Date: 15th March 2019
Vaccines are powerful tools to limit the spread of infectious diseases and have proved highly effective for vast range of disease, many of which we are vaccinated against as children. However, there are still many devastating diseases that do not have active vaccines (such as malaria), often due to high antigen sequence diversity and/or transient antigen availability making it difficult for the immune system to target.

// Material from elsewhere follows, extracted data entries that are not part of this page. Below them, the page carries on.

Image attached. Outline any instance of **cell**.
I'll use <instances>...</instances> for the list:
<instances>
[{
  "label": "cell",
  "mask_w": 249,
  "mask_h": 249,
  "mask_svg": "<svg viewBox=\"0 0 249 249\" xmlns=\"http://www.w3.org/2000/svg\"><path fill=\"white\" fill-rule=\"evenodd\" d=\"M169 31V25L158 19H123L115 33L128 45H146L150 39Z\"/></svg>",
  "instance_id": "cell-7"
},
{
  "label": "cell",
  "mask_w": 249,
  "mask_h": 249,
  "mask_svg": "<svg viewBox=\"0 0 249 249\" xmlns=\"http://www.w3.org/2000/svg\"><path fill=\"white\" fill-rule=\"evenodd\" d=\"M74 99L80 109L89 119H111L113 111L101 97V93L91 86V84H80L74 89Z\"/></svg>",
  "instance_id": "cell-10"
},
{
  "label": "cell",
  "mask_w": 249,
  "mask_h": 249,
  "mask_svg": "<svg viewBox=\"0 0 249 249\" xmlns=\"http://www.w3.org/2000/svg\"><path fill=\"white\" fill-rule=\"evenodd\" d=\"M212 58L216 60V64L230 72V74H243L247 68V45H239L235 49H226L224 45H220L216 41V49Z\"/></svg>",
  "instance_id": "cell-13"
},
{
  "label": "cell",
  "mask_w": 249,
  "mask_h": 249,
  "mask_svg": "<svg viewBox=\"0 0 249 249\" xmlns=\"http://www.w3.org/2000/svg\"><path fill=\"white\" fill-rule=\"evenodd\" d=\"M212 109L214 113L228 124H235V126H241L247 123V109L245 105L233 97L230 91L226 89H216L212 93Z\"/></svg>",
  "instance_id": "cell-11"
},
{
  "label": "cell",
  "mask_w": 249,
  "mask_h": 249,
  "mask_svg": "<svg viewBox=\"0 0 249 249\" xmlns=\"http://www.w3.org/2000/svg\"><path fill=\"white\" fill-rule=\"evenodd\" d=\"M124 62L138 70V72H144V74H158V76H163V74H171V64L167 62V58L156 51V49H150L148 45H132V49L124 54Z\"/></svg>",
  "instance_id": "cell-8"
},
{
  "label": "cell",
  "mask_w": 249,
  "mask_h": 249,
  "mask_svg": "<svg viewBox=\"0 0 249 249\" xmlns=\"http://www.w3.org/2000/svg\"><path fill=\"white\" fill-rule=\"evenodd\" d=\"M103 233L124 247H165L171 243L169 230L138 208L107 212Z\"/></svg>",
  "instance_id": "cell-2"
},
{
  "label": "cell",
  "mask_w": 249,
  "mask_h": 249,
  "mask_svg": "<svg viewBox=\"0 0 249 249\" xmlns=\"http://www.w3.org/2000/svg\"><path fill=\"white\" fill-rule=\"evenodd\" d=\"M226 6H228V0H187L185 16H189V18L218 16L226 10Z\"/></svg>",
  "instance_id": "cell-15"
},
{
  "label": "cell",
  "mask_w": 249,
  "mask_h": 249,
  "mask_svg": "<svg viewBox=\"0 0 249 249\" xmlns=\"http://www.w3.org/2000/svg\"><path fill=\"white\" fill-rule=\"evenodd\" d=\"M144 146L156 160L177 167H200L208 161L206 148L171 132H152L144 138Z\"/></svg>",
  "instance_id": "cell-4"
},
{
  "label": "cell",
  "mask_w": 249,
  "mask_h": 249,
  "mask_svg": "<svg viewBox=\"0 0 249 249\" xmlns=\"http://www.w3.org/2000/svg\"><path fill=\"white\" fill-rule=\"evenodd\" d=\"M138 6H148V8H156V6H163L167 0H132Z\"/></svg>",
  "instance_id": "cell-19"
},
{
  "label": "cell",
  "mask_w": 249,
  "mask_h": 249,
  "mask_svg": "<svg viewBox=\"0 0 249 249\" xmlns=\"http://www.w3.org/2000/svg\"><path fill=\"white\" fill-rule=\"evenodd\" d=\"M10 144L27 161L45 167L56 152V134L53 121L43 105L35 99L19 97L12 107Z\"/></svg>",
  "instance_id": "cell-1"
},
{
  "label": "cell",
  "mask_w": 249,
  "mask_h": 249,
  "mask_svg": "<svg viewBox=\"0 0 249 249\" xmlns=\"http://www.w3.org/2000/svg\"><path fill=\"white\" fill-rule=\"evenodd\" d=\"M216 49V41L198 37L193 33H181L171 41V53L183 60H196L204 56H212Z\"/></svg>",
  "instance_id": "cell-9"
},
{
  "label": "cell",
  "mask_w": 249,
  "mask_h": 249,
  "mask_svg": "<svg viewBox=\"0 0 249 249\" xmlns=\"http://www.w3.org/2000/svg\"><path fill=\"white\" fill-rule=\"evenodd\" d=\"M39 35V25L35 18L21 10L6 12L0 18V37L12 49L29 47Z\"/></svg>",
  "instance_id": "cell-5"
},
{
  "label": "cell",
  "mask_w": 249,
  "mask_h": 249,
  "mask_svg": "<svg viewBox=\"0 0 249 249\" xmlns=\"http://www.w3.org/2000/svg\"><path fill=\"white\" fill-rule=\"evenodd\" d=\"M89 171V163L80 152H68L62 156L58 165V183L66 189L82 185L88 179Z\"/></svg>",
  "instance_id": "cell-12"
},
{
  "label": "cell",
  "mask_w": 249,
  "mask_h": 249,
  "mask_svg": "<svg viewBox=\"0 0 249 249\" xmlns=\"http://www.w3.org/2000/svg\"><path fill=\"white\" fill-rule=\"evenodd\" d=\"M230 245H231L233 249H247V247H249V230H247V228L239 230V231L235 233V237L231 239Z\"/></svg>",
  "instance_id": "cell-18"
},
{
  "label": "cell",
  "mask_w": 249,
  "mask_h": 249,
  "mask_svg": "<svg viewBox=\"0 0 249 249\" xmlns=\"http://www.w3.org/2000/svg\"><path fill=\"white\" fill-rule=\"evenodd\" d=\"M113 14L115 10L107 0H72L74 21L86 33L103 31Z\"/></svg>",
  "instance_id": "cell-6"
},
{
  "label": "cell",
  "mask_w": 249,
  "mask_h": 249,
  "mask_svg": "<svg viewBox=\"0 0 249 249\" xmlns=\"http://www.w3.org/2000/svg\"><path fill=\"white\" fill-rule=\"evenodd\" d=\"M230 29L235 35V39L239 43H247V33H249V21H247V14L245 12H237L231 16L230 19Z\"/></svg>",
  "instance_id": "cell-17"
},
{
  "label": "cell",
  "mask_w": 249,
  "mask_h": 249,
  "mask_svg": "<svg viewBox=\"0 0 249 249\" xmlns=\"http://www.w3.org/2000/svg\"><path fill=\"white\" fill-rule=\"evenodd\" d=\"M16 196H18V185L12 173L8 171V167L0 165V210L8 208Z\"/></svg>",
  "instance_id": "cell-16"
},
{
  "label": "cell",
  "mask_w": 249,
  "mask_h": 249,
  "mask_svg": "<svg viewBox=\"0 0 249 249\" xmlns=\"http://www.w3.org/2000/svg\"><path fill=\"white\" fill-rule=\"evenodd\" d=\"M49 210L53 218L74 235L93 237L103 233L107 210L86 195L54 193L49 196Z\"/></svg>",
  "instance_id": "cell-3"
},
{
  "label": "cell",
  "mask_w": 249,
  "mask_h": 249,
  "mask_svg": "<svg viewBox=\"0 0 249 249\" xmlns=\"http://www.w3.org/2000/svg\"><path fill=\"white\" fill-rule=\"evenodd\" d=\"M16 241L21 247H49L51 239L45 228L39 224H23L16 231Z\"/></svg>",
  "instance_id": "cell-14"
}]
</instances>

Researcher from the University of Oxford present in Nature journal a new peptide-peptide ligation approach to help solve the problem. SnoopLigase allows specific and irreversible coupling of antigens onto an oligomerisation platform. The convalent conjugation occurs between two peptide tags; one tag (DogTag) is linked to IMX313 (a nanoparticle which enhances the body’s immune response to an antigen) and the other is linked to a complex protein/synthetic peptide fused to the complementary tag (SnoopTagJr). The authors use malaria antigens for proof-of-concept, coupling two blood-stage malaria proteins with the SnoopTagJr which then efficiently conjugated to IMX-DogTag, when trialed in mice both showed an enhanced antibody response.
This platform offers the promise of an accessible strategy for a modular plug-and-display vaccine assembly. Whether it is the development of vaccines or cancer immunotherapies the stability of the system allows robust storage and the level of scalability required for a successful clinical application is achievable. It is hoped that the platform can translate into efficient human vaccines for those diseases which safe, viable vaccines have yet to be developed. Broader applications for the synthetic biologist lies within the peptide-peptide coupling to nanoparticles, perhaps providing new approaches to engineering catalytic nano-compartments.
Andersson, A.-M. C., C. M. Buldun, D. J. Pattinson, S. J. Draper and M. Howarth (2019). “SnoopLigase peptide-peptide conjugation enables modular vaccine assembly.” Scientific Reports 9(1): 4625.